Hydropassive Control - simply put, as the plant looses water, the turgidity of the leaf cells, including guard cells, decreases and this results in stomatal closure. The plant is not "intentionally" closing the stoma, it is simply the consequence of drying out.
Hydroactive Control - this mechanism is one in which the plant actually seems to monitor its water status. When the water potential drops below some critical level, it engages a cascade of events that close the stomata. Presumably the plant is measuring pressure (turgor) and then synthesizes or releases an anti-transpirant that is translocated (moved) to the GC to cause closure. The anti-transpirant is abscisic acid (ABA), one of the major plant growth regulators. It is active in very low concentration (10-6 M) and appears very rapidly after water stress (within 7 minutes).
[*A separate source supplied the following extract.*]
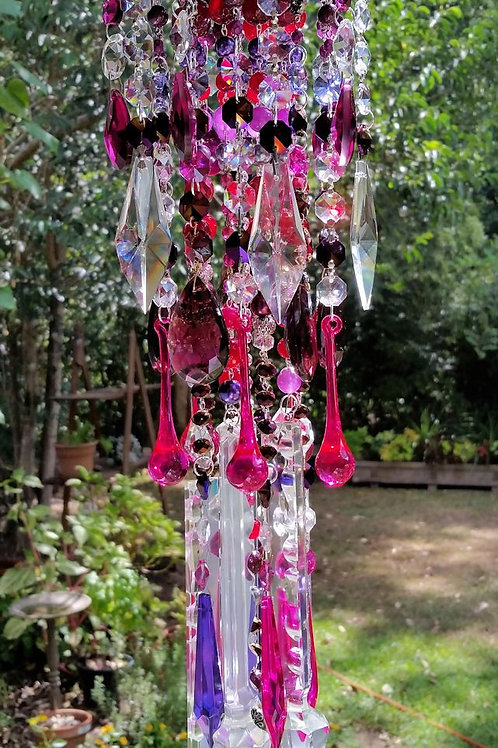 Fruits and Flowers Antique Crystal Wind Chime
- Temperature - increased temperatures usually increase stomatal action, presumably to open them for evaporative cooling. If the temperature becomes too high the stomata close due to water stress and increased CO2 that results from respiration.
- Wind - often causes closure because it: (a) brings CO2 enriched air; and (b) increases the rate of transpiration that causes water stress which causes the stomata to close. In some cases, wind causes stomatal opening to increase transpiration for cooling.
IV. Anti-transpirants
V. Why does transpiration occur?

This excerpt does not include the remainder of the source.